■ Problem ■
Return every line of the items below word for word, leaving out the pictures.

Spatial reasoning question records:
____________
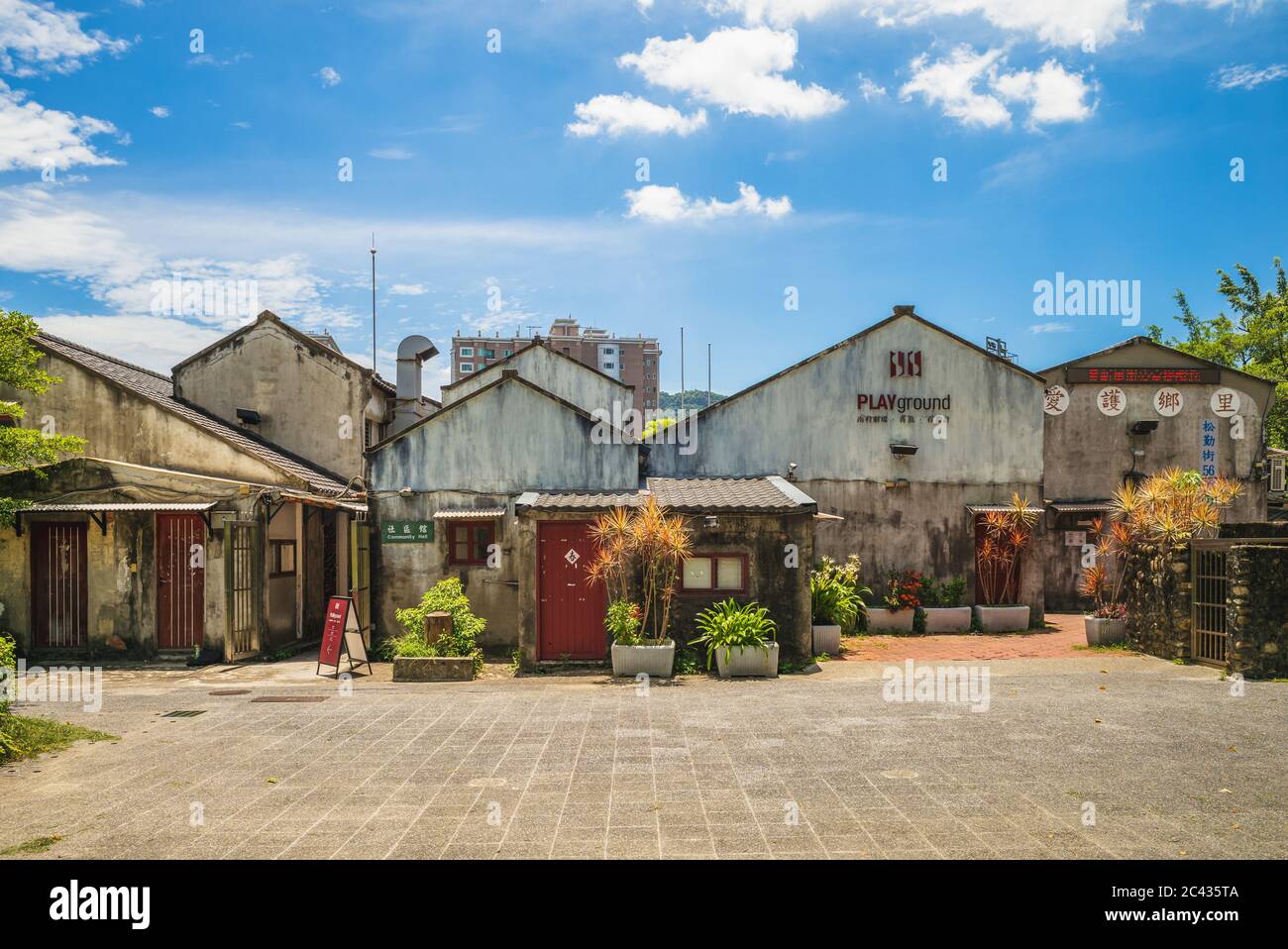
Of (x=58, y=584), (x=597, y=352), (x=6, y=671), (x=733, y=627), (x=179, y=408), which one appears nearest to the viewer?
(x=6, y=671)

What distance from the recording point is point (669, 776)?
7.78 m

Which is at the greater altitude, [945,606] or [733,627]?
[733,627]

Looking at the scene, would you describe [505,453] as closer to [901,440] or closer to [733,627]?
[733,627]

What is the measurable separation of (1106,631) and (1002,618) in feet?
8.39

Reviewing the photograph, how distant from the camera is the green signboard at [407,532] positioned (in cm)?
1557

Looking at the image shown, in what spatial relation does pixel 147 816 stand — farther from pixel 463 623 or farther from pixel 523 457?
pixel 523 457

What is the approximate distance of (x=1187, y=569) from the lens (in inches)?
547

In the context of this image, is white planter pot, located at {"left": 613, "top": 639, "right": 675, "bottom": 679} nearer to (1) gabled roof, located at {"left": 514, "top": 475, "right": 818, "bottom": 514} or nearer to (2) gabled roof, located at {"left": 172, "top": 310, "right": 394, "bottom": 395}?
(1) gabled roof, located at {"left": 514, "top": 475, "right": 818, "bottom": 514}

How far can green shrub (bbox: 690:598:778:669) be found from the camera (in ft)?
43.5

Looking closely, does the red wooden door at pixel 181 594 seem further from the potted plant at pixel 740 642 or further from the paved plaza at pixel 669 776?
the potted plant at pixel 740 642

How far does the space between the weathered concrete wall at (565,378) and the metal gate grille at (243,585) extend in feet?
36.9

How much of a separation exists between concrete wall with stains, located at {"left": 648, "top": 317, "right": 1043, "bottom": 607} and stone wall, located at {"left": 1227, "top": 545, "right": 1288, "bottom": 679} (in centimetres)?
626

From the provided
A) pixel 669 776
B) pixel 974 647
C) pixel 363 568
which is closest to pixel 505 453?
pixel 363 568

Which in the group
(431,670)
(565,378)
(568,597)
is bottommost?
____________
■ Reply ■
Of (x=58, y=584), (x=597, y=352), (x=6, y=671), (x=733, y=627), (x=179, y=408), which one appears nearest to the viewer?
(x=6, y=671)

What distance from the recording point is point (669, 776)?
7.78 m

Which is at the greater altitude, [945,606] or [733,627]?
[733,627]

Looking at the scene, would you describe [505,453] as closer to [901,440] or closer to [733,627]?
[733,627]

What is the measurable separation of (1106,631) and (1002,618) in feet?
8.39

Reviewing the photograph, how distant from the camera is the green signboard at [407,532] positioned (in cm)?
1557

Looking at the image shown, in what spatial relation does pixel 147 816 stand — farther from pixel 463 623 or farther from pixel 523 457?
pixel 523 457

What is the approximate distance of (x=1187, y=569) from the lens (in inches)?
547

In the context of this image, is white planter pot, located at {"left": 613, "top": 639, "right": 675, "bottom": 679} nearer to (1) gabled roof, located at {"left": 514, "top": 475, "right": 818, "bottom": 514} or nearer to (2) gabled roof, located at {"left": 172, "top": 310, "right": 394, "bottom": 395}?
(1) gabled roof, located at {"left": 514, "top": 475, "right": 818, "bottom": 514}

How far can green shrub (bbox: 690:598:778:669) be found from the camera (in ft)?
43.5

Looking closely, does the red wooden door at pixel 181 594 seem further from the potted plant at pixel 740 642 or further from the paved plaza at pixel 669 776?
the potted plant at pixel 740 642

How far does the space between the weathered concrete wall at (565,378) and the metal gate grille at (243,585) extend in feet?
36.9

How much of a separation exists between concrete wall with stains, located at {"left": 648, "top": 317, "right": 1043, "bottom": 607} and stone wall, located at {"left": 1227, "top": 545, "right": 1288, "bottom": 679} (in centimetres)?
626

From the provided
A) pixel 669 776
B) pixel 974 647
C) pixel 363 568
which is closest to pixel 505 453?
pixel 363 568

Which in the group
(431,670)
(565,378)
(568,597)
is bottommost?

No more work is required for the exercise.